TRANSPORTATION BRIEFING
Global Supply Chain Volatility Through the End of the Year, Major Milestones to Watch For
There are some significant milestones coming up in the coming months that could help shape the global supply chain. First on tap is China’s 20th Communist Party National Congress set for November of this year. Chinese policy on a zero-Covid approach is unlikely to change before that Congress event. It is a proud celebration for the Chinese community and holding Covid risk to a minimum is a priority. That will keep reopening activity sporadic, and global supply chains will have to adjust accordingly, many opting to carry more inventories into the fall as a result. After the Congress meeting, all bets are off as to how China will approach future activity and new vaccine regimens could also follow which would help prevent future full lockdowns.
Several labor negotiations are also taking place not only around the US, but around the world. Everything from port and rail labor contract discussions to trucking labor strikes in parts of the world spanning Asia to Europe are creating further uncertainty for sourcing managers. This is not the year of labor, but negotiations thus far in many parts of the world have led to temporary service disruptions prior to agreements being put in place. That is not to say that it will happen this year across rail and port operations in the US, but the uncertainty still weighs on shippers.
Lastly, the hurricane season is just now getting underway and this year is extremely critical for the oil and diesel production sector. With diesel supplies remaining tight across the country and more specifically in the northeast, keeping refiners operating is critical. A significant hurricane in the Gulf of Mexico could become a negative event this year, more so than perhaps in other years, because of what it could do to diesel supplies in parts of the country.
Keeping supply chain flexibility in place will remain critical in the months to come as the global economy works through these volatile times.
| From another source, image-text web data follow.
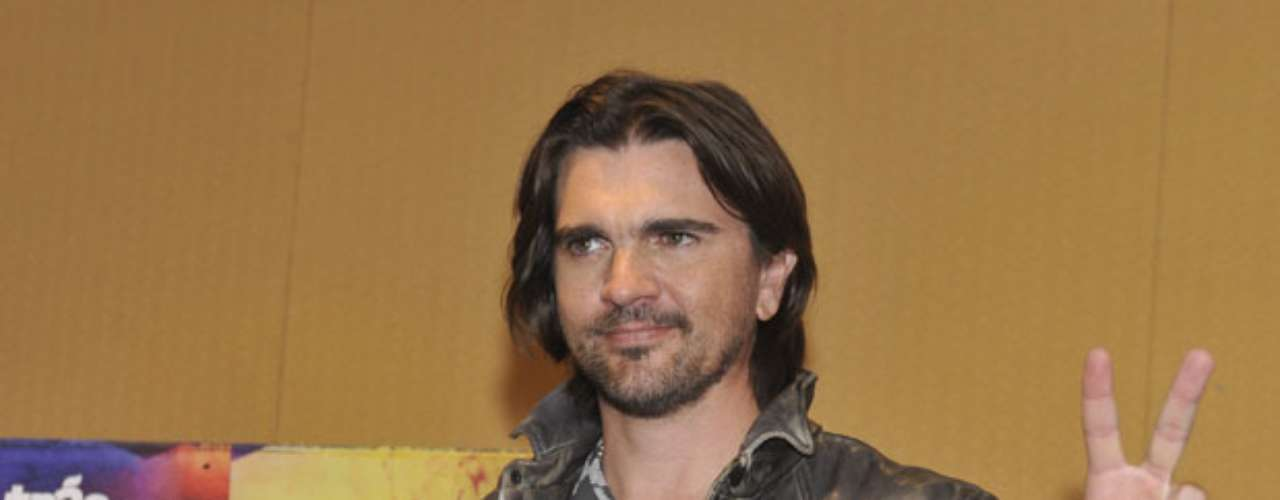 Juanes anunció en una rueda de prensa su gira \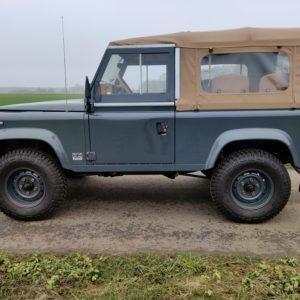 1990 LR LHD D90 V8 AC Heritage Grey AA left side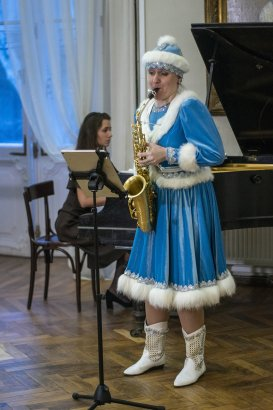 Анна Степанова продолжает экспериментировать в сфере синтеза искусств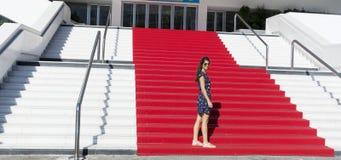 Jonge toeristenvrouw op het Rode tapijt in Cannes, Frankrijk Stairs van bekendheid Stock Foto's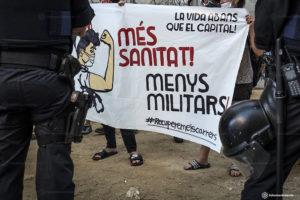 PEDRO MATA/FOTOMOVIMIENTO | Une concentration au quartier du Raval de Barcelona en faveur des sanitaires et contre la militarisation pendant la pandémie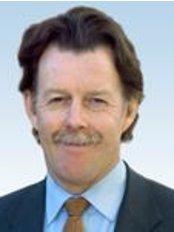 Dr John Cullen - Doctor at Monash IVF -Sunshine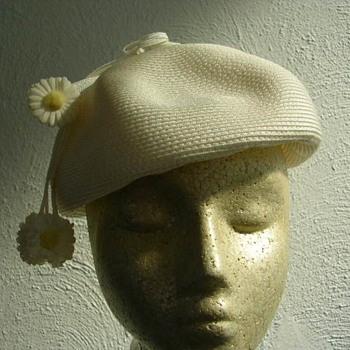 Sassy 1960s Daisy Hat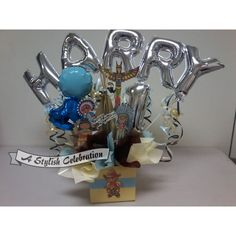 Table centrepiece or buffet piece for a 1st birthday. Cowboys and Indians theme. Add the name of the birthday person to the comments section at checkout. Price includes a 4 letter name. Each letter in excess to 4 has an extra charge of $2.75AUD    Air fill arrangement, No helium.    Perfect for a buffet or cake table. $35.00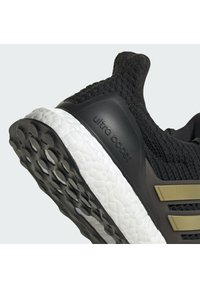 adidas Performance - ULTRABOOST 4.0 DNA UNISEX - Trainers - cblack/goldmt/ftwwht - 10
Energy Prices the Key to Future Shape of Market
Global energy supplies are volatile, and prices are obviously rising fast enough to keep it in the headlines. It is driving consumer sentiment to record lows and is squeezing consumer spending. Even from a corporate spending perspective, it is beginning to eat into executive sentiment and could weaken corporate investment in the future. As we all know, gasoline and diesel prices are still at all-time highs and petroleum hit $122 a barrel the week of the 15th, the second highest level on record next to $143 a barrel hit in 2008 just before the global financial crisis hit. Today, crude oil accounts for 60% of the price of a gallon of gasoline and 49% of the price of a gallon of diesel.
Diesel inventories are likely the most immediate concern. Diesel inventories are 25% lower than the 5-year average and inventories in the northeast of the US are at levels not seen since the 1990’s. Refineries are running at nearly 100% utilization and the risk of a disruption from a maintenance issue, accident, or major weather-related event is high. With the US also exporting upwards of one million barrels per day of diesel to Europe to help fill stock gaps left by the War in Ukraine, there is no relief in sight. Resulting fuel surcharges are at least 73% higher year-over-year (on top of a high surcharge rate last year).
Energy prices currently account for a significant portion of the national inflation challenge.